Friday 4 November 2011

Viva el Presidente!

I have just returned from a friend’s wedding in the Dominican Republic. All week I tolerated a beer which I hope to never encounter again. El PresidentĂ© was worth a great deal less than I paid for it and the holiday was all inclusive. This beer made Tesco Value lager taste like Westvleteren. It smelt of corn and farts and tasted like you were drinking soda water with a bad cold. If you were lucky the dishwasher was faulty and it tasted of lemon detergent. All it was effective at doing was keeping my all inclusive diarrhoea runny and making me belch. In actual fact, I suppose El Presidente did serve to remind me of how good great beer really is. Viva El Presidente!
Anyway, as I sat on my all inclusive khazi sweating, grimacing and calling for my mummy, a very nice e-mail arrived informing me of the success of two of my beers in the World Beer Awards. Sharp’s Special won World’s Best Bitter and Chalky’s Bite won World’s Best Flavoured Beer. Almost the next e-mail to arrive was one letting me know that Honey Spice IPA had won the UK’s best honey beer competition at the National Honey Show.  That of course called for a celebratory Imodium and a fight with an American in the pool.
This week on my return we put this year’s single brew reserve to bed. For want of a more comprehensive description it is an Ale version of Monsieur Rock. A single varietal pale ale with first wort and dry additions of the noblest of noble hops, Saaz. The picture below shows Ian the brewing supervisor in his space suit tying the sacks of Saaz to the bottom of CT17. 20 minutes after this picture was taken these hops were submerged under 20,000 litres of freshly fermented beer. I hope Ian taps on the tank when he needs the toilet because I don’t want him spoiling the beer(joke).

On a much more sombre note. Massive Ale is no more. The lovely people at the Portman Group have decided that calling a massive ale, Massive Ale is in breach of code rule 3.2. which prohibits promotion of a drink on the basis of its strength. I had never considered Massive to refer to the amount of ethanol in the beer only to the weight of its flavour. But then I do see the world through rose tinted spectacles and always look on the bright side. I wonder if drinkers in Scotland are prohibited from asking for a wee heavy by this rule? What about beer labelled as strong ale like the excellent Old Tom?

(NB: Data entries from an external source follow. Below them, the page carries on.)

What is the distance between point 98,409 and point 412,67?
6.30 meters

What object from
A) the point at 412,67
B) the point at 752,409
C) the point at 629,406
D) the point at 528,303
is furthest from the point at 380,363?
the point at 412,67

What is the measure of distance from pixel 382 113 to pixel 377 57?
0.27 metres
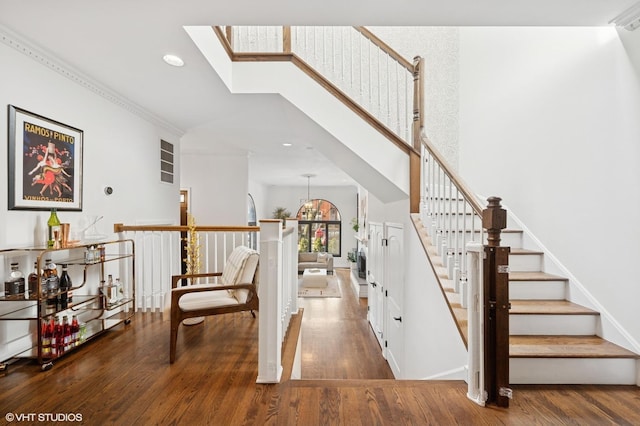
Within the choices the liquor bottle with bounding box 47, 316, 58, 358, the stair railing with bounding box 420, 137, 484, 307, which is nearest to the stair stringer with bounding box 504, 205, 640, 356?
the stair railing with bounding box 420, 137, 484, 307

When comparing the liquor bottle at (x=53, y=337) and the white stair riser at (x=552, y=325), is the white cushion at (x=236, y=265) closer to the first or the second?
the liquor bottle at (x=53, y=337)

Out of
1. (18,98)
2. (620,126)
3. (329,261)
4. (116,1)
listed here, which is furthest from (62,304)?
(329,261)

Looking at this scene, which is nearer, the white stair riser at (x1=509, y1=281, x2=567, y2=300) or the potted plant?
the white stair riser at (x1=509, y1=281, x2=567, y2=300)

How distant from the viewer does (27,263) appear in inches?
96.2

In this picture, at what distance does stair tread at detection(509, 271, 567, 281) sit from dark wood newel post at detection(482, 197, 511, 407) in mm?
949

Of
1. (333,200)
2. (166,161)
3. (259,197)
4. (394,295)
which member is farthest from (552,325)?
(333,200)

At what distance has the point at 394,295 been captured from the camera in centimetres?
409

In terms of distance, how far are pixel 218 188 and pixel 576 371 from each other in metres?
5.62

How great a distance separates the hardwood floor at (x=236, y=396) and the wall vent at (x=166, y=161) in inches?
93.9

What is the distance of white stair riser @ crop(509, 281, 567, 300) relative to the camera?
2.63 m

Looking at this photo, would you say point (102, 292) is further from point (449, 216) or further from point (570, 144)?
point (570, 144)

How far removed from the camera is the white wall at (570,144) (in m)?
2.17

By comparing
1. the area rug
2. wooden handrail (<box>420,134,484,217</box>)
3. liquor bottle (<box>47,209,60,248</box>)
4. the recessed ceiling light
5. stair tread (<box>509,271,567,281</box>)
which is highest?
the recessed ceiling light

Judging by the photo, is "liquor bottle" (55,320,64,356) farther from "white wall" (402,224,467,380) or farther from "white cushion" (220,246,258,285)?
"white wall" (402,224,467,380)
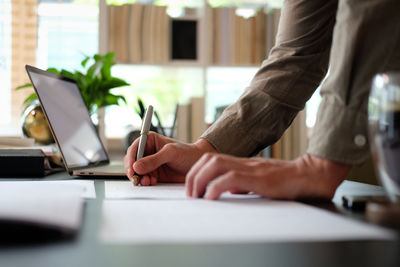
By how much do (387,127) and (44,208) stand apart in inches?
13.4

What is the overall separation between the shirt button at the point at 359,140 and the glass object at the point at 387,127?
18 cm

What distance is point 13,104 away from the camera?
10.4 feet

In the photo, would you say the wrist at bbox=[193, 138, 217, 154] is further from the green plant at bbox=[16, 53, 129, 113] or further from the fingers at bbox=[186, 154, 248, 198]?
the green plant at bbox=[16, 53, 129, 113]

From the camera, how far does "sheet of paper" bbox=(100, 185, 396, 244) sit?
392mm

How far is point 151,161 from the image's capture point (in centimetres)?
90

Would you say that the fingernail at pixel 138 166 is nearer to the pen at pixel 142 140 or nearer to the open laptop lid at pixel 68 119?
the pen at pixel 142 140

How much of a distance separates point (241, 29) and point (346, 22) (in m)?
2.39

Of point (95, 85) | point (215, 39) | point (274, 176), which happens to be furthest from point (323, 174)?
point (215, 39)

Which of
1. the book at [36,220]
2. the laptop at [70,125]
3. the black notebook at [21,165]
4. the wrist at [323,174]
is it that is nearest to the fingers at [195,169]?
the wrist at [323,174]

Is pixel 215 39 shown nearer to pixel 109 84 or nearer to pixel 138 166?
pixel 109 84

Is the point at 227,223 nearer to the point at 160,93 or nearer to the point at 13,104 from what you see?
the point at 160,93

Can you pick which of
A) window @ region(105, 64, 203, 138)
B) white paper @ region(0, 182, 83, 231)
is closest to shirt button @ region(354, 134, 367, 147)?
white paper @ region(0, 182, 83, 231)

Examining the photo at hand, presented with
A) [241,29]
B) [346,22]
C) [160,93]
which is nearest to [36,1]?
[160,93]

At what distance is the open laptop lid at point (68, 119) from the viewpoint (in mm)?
1104
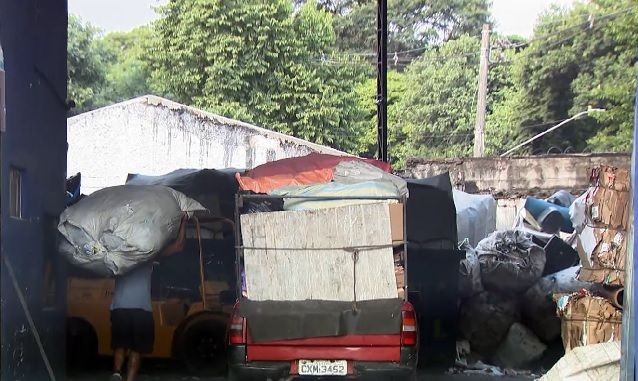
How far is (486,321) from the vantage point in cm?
941

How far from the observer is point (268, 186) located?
7.66 m

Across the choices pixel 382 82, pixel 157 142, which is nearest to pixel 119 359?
pixel 382 82

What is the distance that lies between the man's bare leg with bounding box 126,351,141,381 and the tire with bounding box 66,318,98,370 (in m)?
0.65

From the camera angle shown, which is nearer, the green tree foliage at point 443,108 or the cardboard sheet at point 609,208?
the cardboard sheet at point 609,208

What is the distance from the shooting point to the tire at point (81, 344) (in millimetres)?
8312

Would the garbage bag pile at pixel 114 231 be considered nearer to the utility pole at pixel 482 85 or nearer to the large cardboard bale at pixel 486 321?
the large cardboard bale at pixel 486 321

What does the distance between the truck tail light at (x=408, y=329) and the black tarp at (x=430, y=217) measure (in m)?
2.69

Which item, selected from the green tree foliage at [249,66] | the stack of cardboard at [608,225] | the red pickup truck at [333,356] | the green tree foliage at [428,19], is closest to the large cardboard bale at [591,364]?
the stack of cardboard at [608,225]

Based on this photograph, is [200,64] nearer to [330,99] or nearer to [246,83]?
[246,83]

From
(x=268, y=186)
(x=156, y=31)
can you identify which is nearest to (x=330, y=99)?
(x=156, y=31)

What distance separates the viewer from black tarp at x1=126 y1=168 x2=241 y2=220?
378 inches

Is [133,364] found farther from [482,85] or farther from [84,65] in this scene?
[84,65]

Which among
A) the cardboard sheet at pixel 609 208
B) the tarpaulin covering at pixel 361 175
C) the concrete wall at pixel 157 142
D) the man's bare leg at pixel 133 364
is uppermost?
the concrete wall at pixel 157 142

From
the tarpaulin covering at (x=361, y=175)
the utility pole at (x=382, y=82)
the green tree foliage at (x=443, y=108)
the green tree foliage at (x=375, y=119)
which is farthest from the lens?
the green tree foliage at (x=443, y=108)
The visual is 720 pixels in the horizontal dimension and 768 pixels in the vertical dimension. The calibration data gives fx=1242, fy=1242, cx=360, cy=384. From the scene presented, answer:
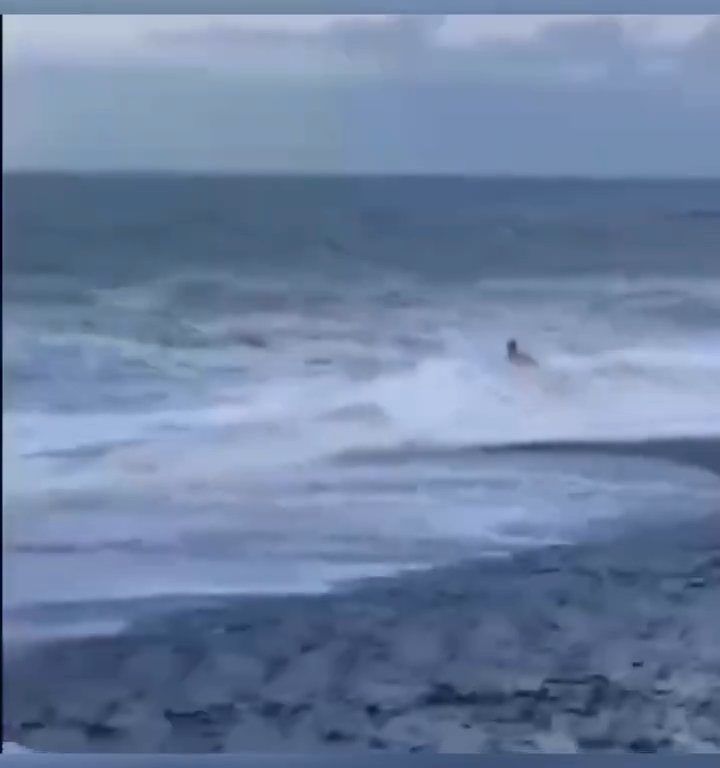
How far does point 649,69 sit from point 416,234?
30 centimetres

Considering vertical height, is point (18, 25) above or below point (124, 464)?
above

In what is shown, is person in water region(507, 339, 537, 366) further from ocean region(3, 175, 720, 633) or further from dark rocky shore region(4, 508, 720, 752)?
dark rocky shore region(4, 508, 720, 752)

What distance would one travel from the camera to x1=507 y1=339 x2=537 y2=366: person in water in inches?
52.0

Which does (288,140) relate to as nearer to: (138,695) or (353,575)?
(353,575)

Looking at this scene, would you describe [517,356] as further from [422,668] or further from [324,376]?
[422,668]

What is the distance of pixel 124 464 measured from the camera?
1.32 m

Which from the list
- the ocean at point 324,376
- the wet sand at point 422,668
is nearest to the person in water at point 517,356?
the ocean at point 324,376

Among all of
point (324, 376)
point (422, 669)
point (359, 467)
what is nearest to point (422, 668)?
point (422, 669)

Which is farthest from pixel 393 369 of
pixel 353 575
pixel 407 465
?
pixel 353 575

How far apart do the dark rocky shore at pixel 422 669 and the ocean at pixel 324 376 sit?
0.04 m

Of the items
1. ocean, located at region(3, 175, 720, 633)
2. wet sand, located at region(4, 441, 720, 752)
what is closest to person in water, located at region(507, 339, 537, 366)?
ocean, located at region(3, 175, 720, 633)

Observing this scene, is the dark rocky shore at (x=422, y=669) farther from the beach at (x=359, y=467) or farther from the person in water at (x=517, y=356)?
the person in water at (x=517, y=356)

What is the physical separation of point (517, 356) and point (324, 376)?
207 mm

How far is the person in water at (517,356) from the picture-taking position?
4.33 ft
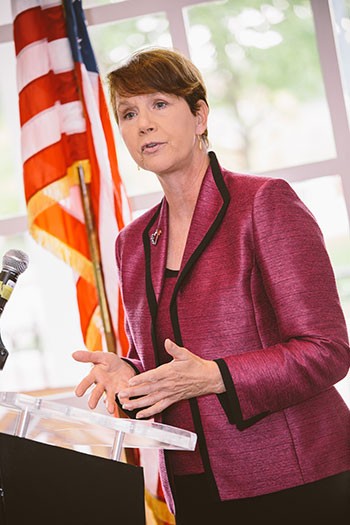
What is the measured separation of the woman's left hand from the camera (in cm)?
149

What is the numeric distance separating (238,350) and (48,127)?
80.6 inches

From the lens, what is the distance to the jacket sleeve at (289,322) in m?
1.61

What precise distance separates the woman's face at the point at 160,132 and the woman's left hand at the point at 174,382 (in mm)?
566

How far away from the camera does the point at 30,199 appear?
3.49m

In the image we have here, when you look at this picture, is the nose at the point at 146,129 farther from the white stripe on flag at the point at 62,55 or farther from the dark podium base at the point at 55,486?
the white stripe on flag at the point at 62,55

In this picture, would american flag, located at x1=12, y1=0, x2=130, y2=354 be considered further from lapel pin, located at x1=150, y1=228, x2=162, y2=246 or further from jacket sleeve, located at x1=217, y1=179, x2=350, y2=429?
jacket sleeve, located at x1=217, y1=179, x2=350, y2=429

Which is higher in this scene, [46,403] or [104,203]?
[104,203]

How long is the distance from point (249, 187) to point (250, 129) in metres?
2.20

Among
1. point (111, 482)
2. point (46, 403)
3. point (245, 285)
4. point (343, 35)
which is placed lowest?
point (111, 482)

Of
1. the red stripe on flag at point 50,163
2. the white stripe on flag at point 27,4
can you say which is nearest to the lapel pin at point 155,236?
the red stripe on flag at point 50,163

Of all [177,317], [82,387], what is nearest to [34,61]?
[177,317]

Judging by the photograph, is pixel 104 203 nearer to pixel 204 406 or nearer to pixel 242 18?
pixel 242 18

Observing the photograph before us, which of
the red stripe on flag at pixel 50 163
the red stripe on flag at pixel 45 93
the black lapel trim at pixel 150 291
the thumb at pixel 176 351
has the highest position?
the red stripe on flag at pixel 45 93

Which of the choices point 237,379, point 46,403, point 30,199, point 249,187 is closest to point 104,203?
point 30,199
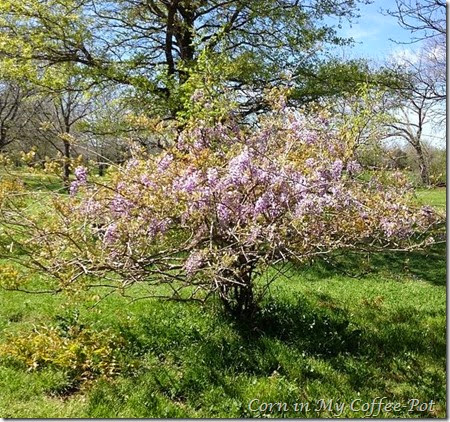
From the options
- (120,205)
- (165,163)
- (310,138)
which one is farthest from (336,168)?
(120,205)

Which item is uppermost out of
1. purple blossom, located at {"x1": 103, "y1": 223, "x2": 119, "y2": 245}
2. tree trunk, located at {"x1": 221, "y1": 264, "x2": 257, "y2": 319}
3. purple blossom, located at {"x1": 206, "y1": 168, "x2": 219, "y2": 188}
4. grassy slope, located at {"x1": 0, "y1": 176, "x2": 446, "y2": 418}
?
purple blossom, located at {"x1": 206, "y1": 168, "x2": 219, "y2": 188}

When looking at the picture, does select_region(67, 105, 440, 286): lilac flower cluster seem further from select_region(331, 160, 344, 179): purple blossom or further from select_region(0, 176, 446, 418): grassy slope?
select_region(0, 176, 446, 418): grassy slope

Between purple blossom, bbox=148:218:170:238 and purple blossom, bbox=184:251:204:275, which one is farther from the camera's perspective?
purple blossom, bbox=148:218:170:238

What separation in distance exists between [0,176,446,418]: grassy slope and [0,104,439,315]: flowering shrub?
0.74 meters

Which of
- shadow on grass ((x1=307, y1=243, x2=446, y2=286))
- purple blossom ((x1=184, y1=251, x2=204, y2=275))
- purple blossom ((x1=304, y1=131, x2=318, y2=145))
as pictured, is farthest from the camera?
shadow on grass ((x1=307, y1=243, x2=446, y2=286))

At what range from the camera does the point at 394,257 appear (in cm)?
984

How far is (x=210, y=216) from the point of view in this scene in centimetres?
410

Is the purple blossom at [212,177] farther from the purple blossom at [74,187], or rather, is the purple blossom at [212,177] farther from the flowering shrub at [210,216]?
the purple blossom at [74,187]

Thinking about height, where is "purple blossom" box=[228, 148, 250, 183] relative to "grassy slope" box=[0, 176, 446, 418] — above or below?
above

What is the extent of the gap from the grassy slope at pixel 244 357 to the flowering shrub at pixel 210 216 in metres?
0.74

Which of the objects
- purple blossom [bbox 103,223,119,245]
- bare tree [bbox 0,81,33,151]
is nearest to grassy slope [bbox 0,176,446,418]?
purple blossom [bbox 103,223,119,245]

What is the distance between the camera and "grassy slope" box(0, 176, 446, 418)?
384cm

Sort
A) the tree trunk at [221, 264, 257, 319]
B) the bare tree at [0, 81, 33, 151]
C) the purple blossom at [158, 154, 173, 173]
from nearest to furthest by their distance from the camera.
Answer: the purple blossom at [158, 154, 173, 173] → the tree trunk at [221, 264, 257, 319] → the bare tree at [0, 81, 33, 151]

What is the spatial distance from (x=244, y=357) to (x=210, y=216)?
135 centimetres
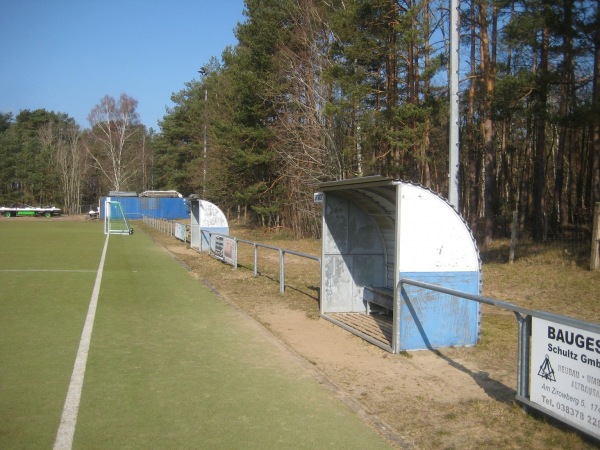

The best compromise we can come up with is to call it Quadrupel Ale which is a bit inaccurate because (intentionally) it doesn’t fit the style particularly well. For the record I have never brewed a beer called Massive Ale, I am certainly not sending a cask of 3 year old Massive Ale to the White Horse Parson’s Green for the Old Ale Festival at the end of November. If you go to the festival make sure you mumble when you order a half or the stormtroopers will descend and you'll be in the stalag before you know it . I will be spending the weekend constructing an Ann Frank style secret compartment in my cellar in which to hide my stock of the Massive Ale that I have never brewed.       


BeerReviewsAndy said...

ARGGHHH i just spent ages typing a comment and then blogger died!

to sum it up:

the only beer i've had from out that way is carib, it tastes pretty much like you described what you were drinking.

good news on the Reserve, i hope it will be on the online shop as a mixed case with the special??

as for massive ale...what a crock of sh1t, shame you can't tell them to foxtrot oscar.....on the plus side does it mean the bottle i have left is now worth millions???

Stuart Howe said...

I know the feeling Andy computers are w**k but then you must know that being in IT!

Not sure what format the SBR will be in the shop I'm sure Ed will be as accommodating as always.

If I were you I would drive your Massive Ale to a secluded moor and bury it as deep as possible. If the Spanish inquisition arrives deny all knowledge.